=== INSTRUÇÕES DA TAREFA ===
Copie de novo o trecho do texto sobre intolerância religiosa que começa em "Para a dirigente" e vai até "salienta Mãe Vanda.", trocando "ferramenta" por "instrumento".

=== FONTE ===
———
Nós que somos de movimento negro lutamos na busca de uma sociedade mais inclusiva, com mais representatividade do povo preto nos espaços de poder. Apesar de todas as lutas e conquistas, ainda temos muito o que fazer. A luta é grande contra o preconceito velado e o racismo estrutural“.

Combate à intolerância

A lei sancionada por Lula recentemente reforça a importância da convivência pacífica entre as diversas expressões de fé no Brasil e mostra que o caminho para erradicar os preconceitos e intolerâncias é o respeito, como destaca o babalorixá Ronald Ty Odé.

No Brasil inteiro somos mais de 3 milhões de integrantes. Manaus é uma cidade muito povoada por irmãos do candomblé e junto nessa realidade temos os povos da umbanda, que leva a bandeira da luta contra a discriminação. Penso que 21 de março ganhou mais essa potência, temos um ato de disposição em mostrar ao mundo inteiro parte da história e cultura de Matrizes Africanas e Nações do Candomblé”.

Para a dirigente e fundadora da Tenda de Umbanda Cabocla Braba (Tucaba), Mãe Vanda, são necessárias datas que atuem como ferramenta de promoção para o fortalecimento das tolerâncias e das equidades religiosas.

Se nos atentarmos à delicadeza da pauta, entenderemos ser importante para nós da umbanda e certamente para os irmãos de candomblé também, pois nos dá a devida importância do livre culto, respeito, a equidade com as demais religiões e soma às legislações já existentes para que o combate à intolerância religiosa seja mais efetivo”, salienta Mãe Vanda.
———
=== BLOCO DE DADOS ===
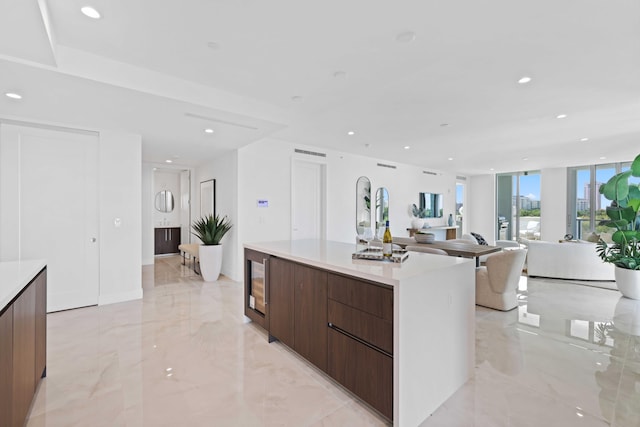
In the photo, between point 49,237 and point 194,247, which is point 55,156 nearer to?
———
=== RESULTADO DA TAREFA ===
Para a dirigente e fundadora da Tenda de Umbanda Cabocla Braba (Tucaba), Mãe Vanda, são necessárias datas que atuem como instrumento de promoção para o fortalecimento das tolerâncias e das equidades religiosas.

Se nos atentarmos à delicadeza da pauta, entenderemos ser importante para nós da umbanda e certamente para os irmãos de candomblé também, pois nos dá a devida importância do livre culto, respeito, a equidade com as demais religiões e soma às legislações já existentes para que o combate à intolerância religiosa seja mais efetivo”, salienta Mãe Vanda.